Si sono conosciuti durante la guerra, la seconda guerra mondiale. Ricordo il treno, i suoi esercizi per allenare la voce…
Me ne parlava mio padre. Ero piccolo. Me ne parlava così spesso di Gianrico Tedeschi, che il suo ricordo mi è rimasto impresso come l’inchiostro nero su un indumento bianco, immacolato. Me ne parlava ogni volta che lo vedeva in tv recitare in un film, in una commedia, in una pubblicità o in qualche altra occasione. Andava fiero di quella conoscenza. E io guardavo Gianrico Tedeschi in tv come se fosse un amico mio o uno zio, uno di famiglia insomma
Non ricordo altro. Ero troppo bambino. E mio padre manca da 23 anni per approfondire, per chiedere quello che vorrei chiedere.
Ci sono però le fonti storiche che, in qualche modo, ci aiutano, per darci quelle informazioni mancanti, leganti. Gianrico Tedeschi – vengo a sapere da grande – è stato sottotenente dell’esercito italiano in Grecia, e dopo l’8 settembre, rifiutandosi di aderire alla Repubblica di Salò, è finito in un lager nazista in Germania dove si è messo a recitare con i compagni di prigionia. Mio padre, invece, mesi dopo l’8 settembre si è ritrovato dalla Sicilia in Umbria dove, a sedici anni, ha partecipato alla lotta di Resistenza al nazifascismo nella brigata partigiana Leoni rientrando poi a casa, dai genitori, mutilato.
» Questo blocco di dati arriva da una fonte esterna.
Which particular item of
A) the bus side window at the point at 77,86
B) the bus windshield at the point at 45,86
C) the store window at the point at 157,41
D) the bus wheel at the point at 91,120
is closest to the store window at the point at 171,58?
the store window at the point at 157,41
Ecco il contesto, gli animi, le scelte di due persone che la vita separerà.
Nella mia memoria tiro fuori un ricordo personale di Gianrico Tedeschi. È l’unica volta che lo incontro di presenza.
Siamo negli anni Novanta e provo a fare, anche se non ho il carattere, il giornalista d’assalto. Vengo a sapere di una commedia con Gianrico Tedeschi al Teatro Pirandello di Agrigento. Non me lo posso perdere. Un’occasione unica, irripetibile. Vado con una telecamera per un’intervista televisiva. Lo trovo da solo sul palcoscenico. Si starà concentrando. Starà prendendo le misure dello spazio dentro il quale dovrà far vivere il suo personaggio.
Entro. Capisco dalla sua espressione che sto mettendo piede in uno spazio intimo, sacro, inviolabile. Mi permetto di violarlo, a faccia tosta, armato di microfono per due battute sullo spettacolo e sulla sua straordinaria vita da attore. Se potesse – è quello che allora percepisco – Gianrico Tedeschi mi butterebbe giù dal palcoscenico con tutto il microfono, con tutta la telecamera ed io a far finta di niente, a far finta di non sentire alcun dolore e di essere onorato di quel calcione da maestro.
Gianrico Tedeschi, attore già avanti con l’età, ha i secondi contati ed è tutto concentrato sulla parte che andrà a recitare (quando mi è capitato di salire su un palcoscenico per una commedia mi sono sempre isolato, allontanandomi da tutto e da tutti).
Finita l’intervista, rinfoderato il microfono, gli dico: “Sono il figlio di Gildo Moncada. Mio padre mi ha parlato spesso di lei. Mi ha detto che vi siete conosciuti…”
Mi conferma tutto, ma poi debbo uscire. Il mio tempo è scaduto. Anzi è stato troppo educato.
Di quella memoria mi è rimasta l’amicizia con Gianrico Tedeschi e non per quell’unico incontro che ho avuto con lui ad Agrigento con quel gran calcio rimasto solo nelle intenzioni, ma perché sono cresciuto con lui nei ripetuti racconti di mio padre.
Ora la triste notizia letta su tutti i principali quotidiani nazionali. A cento anni da poco compiuti, quasi tutti vissuti a recitare, ci lascia uno straordinario artista.
Addio, grande maestro. Scrivo ancora di lei e mi riappare, sul palcoscenico sempre vivo della mia memoria, mio padre. Adesso siete tornati assieme, di nuovo sullo stesso treno, lei con i suoi esercizi per la voce, lui con quelli per allenare la mano e gli occhi per il prossimo quadro.
Avete tutto il tempo per raccontarvi nel dettaglio le vostre storie di vita senza più la fretta di recuperare gli anni della guerra. Un giorno le racconterete anche a me. Ho già pronte un’infinità di domande, per entrambi, che mi serviranno per allenare la mia scrittura e per completare un libro che ho iniziato a scrivere anni fa. Ma c’è tempo. Per adesso sto bene dove sono.